And the lead story in the Post Monday began:
“The Senate cleared for President Obama’s signature on Sunday a $447 billion omnibus spending bill that contains thousands of earmarks and double-digit increases for several Cabinet agencies.”
Total cost of the Senate bill passed Sunday was “$1.1 trillion, including average spending increases of 10 percent for dozens of federal agencies.”
Ten percent hikes for federal agencies? What is going on?
Democrats say the money is needed to make up for the neglect of the George W. Bush years. But the Bush years were the fattest years for federal social spending since the Great Society.
Sen. Dick Durbin says the spending is necessary “to keep cops on the street … so that families feel secure. … Money spent to help our first responders, firefighters and policemen is a critical investment.”
But aren’t cops and firemen a state and local responsibility?
“It is business as usual, spending money like a drunken sailor, ” said Sen. John McCain. “And the bar is still open.”
But when sailors get drunk and spend crazily, they are on shore leave and spending their own money. When they get back aboard ship, they sober up and shape up, and do the vital work they enlisted to do.
These congressmen never stop bingeing. They are addicts. They are alcoholics. And they are spending our money. According to Taxpayers for Common Sense, there are 5,200 earmarks in that one Senate bill, which averages out to 12 pork projects for every House member — and 52 for every senator.
What is going on in Washington?
Democrats are following the Rahm Rule of White House Chief of Staff Rahm Emmanuel. “Don’t allow a crisis to go to waste. … There are opportunities to do big things.”
The Party of Government is exploiting the economic crisis to grow the government. And from the standpoint of self interest, this makes sense. Most government employees are Democratic voters, as are most beneficiaries of government programs.

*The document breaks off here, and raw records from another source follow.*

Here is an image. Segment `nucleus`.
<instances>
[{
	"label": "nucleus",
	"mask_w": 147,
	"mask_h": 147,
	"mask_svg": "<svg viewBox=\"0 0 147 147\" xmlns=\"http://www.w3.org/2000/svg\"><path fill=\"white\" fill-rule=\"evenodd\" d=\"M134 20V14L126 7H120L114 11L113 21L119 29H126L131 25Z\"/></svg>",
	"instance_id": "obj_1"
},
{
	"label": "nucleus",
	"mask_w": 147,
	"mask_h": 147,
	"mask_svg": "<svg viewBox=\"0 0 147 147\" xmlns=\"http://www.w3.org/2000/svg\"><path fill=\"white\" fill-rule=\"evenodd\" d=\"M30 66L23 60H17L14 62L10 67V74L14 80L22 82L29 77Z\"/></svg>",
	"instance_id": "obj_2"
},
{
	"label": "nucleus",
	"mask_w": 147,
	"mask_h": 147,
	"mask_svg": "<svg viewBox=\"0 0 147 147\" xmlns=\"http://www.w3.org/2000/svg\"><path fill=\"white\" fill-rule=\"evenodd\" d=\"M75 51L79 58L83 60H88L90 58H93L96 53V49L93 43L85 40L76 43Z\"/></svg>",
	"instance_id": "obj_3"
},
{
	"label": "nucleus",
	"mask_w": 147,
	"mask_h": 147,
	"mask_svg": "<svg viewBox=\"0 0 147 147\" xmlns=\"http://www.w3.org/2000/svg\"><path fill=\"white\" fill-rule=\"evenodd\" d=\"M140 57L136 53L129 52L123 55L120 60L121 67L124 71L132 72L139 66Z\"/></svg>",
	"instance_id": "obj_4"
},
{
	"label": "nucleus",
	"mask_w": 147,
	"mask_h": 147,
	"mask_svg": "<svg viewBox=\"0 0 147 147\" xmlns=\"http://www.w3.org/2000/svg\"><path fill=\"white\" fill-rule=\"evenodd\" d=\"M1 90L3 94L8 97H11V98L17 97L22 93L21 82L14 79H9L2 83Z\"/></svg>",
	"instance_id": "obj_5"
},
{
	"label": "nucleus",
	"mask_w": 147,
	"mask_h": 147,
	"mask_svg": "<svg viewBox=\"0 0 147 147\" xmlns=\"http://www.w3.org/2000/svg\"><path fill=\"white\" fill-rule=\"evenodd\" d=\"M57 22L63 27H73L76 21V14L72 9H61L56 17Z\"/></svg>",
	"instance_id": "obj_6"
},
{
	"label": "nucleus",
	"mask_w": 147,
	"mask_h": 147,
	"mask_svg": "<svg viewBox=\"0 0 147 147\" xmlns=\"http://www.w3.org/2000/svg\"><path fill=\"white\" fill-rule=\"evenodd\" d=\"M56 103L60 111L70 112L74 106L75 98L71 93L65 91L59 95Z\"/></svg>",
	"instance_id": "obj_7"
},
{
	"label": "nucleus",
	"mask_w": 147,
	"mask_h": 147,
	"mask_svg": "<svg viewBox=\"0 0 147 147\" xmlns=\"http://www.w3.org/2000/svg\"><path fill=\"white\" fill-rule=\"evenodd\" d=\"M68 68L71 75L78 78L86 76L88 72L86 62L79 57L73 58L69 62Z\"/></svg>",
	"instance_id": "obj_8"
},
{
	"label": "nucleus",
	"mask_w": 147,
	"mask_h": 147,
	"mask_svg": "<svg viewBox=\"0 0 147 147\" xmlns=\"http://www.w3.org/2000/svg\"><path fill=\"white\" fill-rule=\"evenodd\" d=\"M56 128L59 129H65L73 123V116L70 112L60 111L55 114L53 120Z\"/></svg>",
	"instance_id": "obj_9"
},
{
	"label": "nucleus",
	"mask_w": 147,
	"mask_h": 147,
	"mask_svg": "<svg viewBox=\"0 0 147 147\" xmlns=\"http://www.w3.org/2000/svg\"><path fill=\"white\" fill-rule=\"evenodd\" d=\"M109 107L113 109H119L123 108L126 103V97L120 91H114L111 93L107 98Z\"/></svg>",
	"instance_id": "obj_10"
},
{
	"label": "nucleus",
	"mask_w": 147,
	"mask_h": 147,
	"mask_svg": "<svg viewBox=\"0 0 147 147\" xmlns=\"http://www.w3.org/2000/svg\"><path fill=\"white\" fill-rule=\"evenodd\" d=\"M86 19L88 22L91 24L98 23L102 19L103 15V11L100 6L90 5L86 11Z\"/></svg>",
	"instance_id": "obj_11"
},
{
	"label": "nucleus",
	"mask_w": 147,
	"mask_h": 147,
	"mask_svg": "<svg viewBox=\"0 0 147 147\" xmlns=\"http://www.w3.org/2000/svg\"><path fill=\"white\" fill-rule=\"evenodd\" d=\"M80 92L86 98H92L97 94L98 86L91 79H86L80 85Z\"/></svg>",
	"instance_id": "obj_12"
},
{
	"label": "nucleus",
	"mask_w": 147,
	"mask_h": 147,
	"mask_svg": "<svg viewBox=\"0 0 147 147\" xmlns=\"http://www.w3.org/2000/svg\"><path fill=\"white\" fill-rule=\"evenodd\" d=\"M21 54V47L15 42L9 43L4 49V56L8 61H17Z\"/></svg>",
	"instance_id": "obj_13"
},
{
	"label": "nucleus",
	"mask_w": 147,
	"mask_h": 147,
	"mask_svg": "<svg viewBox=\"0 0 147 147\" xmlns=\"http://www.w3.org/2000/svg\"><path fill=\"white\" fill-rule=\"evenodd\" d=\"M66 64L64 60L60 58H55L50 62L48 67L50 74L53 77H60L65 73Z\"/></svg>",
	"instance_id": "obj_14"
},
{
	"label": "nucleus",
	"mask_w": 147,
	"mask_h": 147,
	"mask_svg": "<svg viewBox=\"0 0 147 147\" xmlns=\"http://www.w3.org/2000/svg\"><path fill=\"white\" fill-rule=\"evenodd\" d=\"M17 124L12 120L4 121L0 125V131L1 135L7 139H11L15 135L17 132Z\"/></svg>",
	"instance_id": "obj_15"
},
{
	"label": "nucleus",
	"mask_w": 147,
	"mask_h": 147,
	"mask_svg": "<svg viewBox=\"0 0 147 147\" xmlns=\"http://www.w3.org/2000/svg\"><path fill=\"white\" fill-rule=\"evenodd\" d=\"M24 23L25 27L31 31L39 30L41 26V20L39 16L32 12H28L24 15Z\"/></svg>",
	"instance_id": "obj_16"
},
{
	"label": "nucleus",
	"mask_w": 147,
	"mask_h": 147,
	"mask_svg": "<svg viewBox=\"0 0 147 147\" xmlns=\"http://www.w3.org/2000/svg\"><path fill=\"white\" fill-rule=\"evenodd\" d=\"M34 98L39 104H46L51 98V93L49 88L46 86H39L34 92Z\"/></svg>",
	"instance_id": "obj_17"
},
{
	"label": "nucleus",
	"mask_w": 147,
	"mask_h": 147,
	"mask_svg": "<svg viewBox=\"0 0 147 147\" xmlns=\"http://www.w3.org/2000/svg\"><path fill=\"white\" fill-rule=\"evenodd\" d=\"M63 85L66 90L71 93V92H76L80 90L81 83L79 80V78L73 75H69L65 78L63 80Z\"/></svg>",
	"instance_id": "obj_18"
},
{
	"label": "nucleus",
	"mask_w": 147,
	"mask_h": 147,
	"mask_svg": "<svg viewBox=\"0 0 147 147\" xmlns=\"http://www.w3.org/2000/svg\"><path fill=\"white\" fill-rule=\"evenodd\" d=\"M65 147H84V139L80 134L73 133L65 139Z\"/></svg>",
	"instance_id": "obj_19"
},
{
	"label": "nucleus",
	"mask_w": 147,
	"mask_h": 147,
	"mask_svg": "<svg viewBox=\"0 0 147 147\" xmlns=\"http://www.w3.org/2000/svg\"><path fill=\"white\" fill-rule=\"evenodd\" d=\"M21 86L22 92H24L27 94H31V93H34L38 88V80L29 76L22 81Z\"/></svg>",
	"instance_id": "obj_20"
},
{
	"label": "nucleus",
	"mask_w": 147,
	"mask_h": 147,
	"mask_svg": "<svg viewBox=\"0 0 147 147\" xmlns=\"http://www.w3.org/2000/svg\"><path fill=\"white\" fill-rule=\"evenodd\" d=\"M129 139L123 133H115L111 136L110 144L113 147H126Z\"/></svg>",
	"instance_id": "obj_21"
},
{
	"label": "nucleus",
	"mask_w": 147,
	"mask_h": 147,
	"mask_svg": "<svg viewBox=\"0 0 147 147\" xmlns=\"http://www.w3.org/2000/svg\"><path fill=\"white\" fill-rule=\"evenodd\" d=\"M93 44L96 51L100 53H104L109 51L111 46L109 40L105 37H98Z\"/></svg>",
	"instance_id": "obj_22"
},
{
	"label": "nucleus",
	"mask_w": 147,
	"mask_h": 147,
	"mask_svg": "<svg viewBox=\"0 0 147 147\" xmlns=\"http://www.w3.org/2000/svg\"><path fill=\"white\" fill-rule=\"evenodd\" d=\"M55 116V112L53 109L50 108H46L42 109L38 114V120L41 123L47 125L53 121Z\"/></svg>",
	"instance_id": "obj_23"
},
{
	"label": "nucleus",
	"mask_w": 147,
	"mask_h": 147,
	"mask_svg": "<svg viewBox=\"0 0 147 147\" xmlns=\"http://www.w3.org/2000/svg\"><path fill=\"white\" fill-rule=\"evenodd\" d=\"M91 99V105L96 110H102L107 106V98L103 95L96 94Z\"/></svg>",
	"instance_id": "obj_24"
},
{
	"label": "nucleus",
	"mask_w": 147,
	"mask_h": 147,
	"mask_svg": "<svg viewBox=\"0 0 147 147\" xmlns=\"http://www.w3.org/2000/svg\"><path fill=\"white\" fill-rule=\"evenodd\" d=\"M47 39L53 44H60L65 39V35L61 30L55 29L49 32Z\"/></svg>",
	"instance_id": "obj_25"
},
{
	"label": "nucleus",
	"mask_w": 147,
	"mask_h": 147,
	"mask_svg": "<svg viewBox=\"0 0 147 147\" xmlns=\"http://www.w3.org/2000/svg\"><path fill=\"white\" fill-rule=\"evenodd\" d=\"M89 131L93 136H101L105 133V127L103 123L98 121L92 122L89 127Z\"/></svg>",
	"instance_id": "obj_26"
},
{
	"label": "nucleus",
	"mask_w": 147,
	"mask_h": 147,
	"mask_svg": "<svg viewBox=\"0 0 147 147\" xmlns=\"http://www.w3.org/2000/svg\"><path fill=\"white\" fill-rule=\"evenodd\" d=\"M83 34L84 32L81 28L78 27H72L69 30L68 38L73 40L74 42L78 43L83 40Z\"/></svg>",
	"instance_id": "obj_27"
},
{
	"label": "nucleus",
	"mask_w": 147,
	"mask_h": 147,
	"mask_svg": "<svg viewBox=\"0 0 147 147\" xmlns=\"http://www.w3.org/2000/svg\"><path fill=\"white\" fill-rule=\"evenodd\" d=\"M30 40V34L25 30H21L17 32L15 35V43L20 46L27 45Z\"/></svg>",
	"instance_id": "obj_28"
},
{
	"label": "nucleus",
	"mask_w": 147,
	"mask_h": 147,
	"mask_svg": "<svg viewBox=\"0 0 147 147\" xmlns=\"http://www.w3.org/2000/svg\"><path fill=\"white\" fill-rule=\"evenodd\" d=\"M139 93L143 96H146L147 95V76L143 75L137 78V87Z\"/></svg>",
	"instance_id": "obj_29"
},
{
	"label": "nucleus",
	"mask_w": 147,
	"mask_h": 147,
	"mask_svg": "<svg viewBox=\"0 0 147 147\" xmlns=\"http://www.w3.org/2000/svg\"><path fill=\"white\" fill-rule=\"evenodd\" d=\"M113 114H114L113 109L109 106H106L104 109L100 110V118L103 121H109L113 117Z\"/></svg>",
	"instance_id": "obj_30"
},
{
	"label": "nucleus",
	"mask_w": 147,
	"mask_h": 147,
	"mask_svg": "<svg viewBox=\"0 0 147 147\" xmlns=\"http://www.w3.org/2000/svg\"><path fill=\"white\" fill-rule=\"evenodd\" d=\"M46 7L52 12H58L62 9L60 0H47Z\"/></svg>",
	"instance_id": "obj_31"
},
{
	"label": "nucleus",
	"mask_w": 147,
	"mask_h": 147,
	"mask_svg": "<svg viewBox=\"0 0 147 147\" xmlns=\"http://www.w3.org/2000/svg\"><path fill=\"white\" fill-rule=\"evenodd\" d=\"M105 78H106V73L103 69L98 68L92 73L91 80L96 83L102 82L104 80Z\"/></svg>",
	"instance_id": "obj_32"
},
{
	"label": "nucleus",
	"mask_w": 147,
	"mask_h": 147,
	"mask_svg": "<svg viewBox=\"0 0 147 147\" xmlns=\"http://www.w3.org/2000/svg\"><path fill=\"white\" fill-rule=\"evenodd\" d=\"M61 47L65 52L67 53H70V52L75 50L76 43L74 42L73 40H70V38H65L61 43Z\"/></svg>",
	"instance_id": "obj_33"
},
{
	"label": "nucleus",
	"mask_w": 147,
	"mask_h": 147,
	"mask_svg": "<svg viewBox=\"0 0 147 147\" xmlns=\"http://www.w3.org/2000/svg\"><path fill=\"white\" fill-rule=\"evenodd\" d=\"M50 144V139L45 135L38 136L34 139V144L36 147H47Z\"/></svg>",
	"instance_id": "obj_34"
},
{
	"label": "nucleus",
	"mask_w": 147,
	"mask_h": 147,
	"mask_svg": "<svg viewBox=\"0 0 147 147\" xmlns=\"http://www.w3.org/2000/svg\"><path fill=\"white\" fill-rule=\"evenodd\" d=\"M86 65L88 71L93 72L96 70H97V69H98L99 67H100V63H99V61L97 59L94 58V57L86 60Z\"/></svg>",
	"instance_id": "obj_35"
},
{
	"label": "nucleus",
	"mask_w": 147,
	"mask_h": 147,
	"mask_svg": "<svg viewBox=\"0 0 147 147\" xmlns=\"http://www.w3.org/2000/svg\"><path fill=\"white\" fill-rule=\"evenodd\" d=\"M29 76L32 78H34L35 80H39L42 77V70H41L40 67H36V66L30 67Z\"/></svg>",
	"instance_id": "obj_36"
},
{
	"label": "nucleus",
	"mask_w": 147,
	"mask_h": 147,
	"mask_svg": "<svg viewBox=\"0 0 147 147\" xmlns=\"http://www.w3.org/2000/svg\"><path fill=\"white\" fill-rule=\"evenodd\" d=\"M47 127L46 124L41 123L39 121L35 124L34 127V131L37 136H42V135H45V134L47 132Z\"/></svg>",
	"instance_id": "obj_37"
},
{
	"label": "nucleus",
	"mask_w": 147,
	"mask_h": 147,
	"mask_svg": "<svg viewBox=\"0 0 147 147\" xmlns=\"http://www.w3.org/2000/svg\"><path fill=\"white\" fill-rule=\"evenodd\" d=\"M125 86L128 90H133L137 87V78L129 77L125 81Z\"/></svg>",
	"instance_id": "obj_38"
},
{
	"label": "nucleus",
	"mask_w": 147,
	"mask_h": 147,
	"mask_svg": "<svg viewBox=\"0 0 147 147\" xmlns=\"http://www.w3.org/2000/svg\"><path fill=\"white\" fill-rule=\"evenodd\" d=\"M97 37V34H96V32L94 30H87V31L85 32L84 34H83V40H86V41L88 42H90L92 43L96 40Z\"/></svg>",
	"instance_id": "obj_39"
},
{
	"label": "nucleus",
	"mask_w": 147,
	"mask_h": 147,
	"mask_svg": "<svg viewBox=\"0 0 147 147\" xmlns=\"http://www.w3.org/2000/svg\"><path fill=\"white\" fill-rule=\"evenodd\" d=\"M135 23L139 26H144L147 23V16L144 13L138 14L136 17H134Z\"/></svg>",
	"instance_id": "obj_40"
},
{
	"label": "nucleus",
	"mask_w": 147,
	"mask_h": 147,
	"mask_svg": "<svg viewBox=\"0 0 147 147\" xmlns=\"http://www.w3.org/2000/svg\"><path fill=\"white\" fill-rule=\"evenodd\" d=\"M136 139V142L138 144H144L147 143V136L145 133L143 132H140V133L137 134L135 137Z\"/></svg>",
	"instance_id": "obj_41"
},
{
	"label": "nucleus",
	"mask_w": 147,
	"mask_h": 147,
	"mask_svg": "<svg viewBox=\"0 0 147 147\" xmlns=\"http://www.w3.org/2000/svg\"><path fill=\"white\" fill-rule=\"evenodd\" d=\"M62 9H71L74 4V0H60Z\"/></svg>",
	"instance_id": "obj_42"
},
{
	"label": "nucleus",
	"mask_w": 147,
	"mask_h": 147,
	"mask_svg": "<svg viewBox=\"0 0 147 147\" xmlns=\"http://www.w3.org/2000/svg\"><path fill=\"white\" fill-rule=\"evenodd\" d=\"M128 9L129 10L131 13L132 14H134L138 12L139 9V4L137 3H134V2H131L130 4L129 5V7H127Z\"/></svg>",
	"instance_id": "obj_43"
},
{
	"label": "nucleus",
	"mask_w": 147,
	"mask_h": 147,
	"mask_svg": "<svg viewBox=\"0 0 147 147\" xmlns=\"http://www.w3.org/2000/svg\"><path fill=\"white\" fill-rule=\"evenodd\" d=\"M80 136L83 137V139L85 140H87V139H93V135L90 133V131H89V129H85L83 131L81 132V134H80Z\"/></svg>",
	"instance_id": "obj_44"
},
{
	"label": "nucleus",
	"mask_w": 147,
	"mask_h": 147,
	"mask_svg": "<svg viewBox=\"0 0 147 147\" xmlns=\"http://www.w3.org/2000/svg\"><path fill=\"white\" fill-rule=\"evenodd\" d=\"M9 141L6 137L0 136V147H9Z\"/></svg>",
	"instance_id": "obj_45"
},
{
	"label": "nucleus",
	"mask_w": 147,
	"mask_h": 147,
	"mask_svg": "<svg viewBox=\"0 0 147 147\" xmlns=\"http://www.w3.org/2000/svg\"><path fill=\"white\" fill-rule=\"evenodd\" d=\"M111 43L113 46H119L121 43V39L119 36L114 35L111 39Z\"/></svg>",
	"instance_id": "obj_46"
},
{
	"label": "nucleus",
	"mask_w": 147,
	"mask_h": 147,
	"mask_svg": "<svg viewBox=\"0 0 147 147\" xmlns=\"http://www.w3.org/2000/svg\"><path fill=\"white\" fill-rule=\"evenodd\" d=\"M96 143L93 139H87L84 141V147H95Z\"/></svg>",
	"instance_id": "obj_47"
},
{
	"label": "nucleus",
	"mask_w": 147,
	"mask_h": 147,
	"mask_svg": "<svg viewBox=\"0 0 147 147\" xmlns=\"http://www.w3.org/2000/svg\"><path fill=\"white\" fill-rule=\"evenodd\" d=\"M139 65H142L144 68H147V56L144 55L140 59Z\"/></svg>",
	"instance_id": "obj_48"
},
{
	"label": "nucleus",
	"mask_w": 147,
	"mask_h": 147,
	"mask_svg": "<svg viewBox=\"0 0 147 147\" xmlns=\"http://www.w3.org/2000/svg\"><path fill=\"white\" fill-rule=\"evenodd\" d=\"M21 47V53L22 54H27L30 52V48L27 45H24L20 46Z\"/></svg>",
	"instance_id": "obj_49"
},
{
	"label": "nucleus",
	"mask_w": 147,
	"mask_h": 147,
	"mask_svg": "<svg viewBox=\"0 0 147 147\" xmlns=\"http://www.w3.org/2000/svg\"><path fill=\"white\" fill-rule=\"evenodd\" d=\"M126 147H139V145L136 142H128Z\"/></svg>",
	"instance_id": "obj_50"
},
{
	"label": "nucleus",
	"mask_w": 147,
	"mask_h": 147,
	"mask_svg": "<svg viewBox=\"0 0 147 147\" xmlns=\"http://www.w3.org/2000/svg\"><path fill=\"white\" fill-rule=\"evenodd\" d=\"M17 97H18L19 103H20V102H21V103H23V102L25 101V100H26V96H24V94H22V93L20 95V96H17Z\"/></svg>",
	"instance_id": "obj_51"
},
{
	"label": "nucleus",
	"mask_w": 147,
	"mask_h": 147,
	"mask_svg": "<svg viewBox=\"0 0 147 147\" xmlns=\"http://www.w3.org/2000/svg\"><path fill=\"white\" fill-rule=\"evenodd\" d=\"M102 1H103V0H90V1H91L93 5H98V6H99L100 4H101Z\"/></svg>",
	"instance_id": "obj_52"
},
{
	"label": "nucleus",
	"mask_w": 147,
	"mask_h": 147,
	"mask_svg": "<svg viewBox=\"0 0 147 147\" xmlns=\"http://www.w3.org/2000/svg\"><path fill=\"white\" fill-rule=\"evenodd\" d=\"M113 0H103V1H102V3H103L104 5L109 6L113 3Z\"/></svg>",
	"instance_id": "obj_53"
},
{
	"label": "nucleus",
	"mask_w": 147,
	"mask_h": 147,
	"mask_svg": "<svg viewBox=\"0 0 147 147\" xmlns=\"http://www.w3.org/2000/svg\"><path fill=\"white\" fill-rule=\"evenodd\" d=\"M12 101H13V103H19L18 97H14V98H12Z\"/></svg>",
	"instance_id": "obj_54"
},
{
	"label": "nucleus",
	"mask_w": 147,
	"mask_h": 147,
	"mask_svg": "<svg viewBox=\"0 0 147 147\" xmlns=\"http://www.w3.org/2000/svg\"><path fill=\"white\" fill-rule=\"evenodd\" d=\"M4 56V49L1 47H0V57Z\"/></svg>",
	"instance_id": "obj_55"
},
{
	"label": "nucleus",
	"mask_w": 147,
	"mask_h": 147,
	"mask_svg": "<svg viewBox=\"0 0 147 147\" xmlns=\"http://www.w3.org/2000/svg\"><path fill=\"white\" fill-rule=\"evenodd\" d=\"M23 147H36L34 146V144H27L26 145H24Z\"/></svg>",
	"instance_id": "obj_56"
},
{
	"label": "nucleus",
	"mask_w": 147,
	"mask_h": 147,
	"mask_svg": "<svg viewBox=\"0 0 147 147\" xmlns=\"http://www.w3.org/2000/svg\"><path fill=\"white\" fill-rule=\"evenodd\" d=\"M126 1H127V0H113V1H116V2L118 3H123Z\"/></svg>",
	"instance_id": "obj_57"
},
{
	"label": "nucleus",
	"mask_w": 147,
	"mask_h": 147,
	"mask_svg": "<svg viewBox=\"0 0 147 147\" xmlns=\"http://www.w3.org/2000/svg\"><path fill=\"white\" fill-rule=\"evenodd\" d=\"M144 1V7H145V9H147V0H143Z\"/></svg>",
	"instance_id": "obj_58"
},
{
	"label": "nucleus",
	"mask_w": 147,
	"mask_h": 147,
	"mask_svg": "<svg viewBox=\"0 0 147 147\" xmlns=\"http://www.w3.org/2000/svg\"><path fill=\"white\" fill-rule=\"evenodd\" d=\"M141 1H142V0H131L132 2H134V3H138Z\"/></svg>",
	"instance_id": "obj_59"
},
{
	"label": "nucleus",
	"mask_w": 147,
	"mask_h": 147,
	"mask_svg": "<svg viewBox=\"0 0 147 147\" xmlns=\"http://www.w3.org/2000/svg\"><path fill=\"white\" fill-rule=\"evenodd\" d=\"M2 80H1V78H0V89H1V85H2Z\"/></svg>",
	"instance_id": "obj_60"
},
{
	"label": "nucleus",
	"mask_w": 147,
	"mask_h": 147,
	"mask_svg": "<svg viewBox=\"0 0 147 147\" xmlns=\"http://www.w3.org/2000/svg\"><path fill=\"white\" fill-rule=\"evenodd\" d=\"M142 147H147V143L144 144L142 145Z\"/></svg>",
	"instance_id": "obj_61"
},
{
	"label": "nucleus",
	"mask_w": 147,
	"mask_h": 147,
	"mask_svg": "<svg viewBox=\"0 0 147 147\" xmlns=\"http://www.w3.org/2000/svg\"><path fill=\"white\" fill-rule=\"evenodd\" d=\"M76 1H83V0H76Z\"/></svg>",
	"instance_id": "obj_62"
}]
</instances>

Moreover, Democrats have to get the money out the door before the midterms, where the party is going to take a bath and lose power.
How else to explain this lead story last week in USA Today:
“The number of federal workers earning six-figure salaries has exploded during the recession. …
“Federal employees making salaries of $100,000 or more jumped from 14 percent to 19 percent of civil servants during the recession’s first 18 months — and that is before overtime pay and bonuses are counted.
“Federal workers are enjoying an extraordinary boom time — in pay and hiring — during a recession that has cost 7.3 million jobs in the private sector.”
When the recession started, the Defense Department had 1,868 civilian employees earning $150,000. Defense now has 10,100. The Transportation Department had one person earning $170,000 when the recession began. Transportation now has 1,690 employees earning above $170,000. Recession in America means boom times in D.C.
The financial crisis that almost sank the capitalist system was the work of Washington and Wall Street. The Fed created the bubble. The White House and Congress goaded banks into making all those subprime mortgages. Fannie and Freddie bought up the lousy paper and turned it into securities. Wall Street banks bought them up and put them on their books as Triple A assets. Federal regulators looked the other way.
Yet happy days are here again on Wall Street. And Washington never saw better times, with federal workers now earning, on average, $31,000 a year more than workers in the gutted private sector.
Is this the government the Founding Fathers dreamed of — or is this the kind of arrogant government they took up arms against?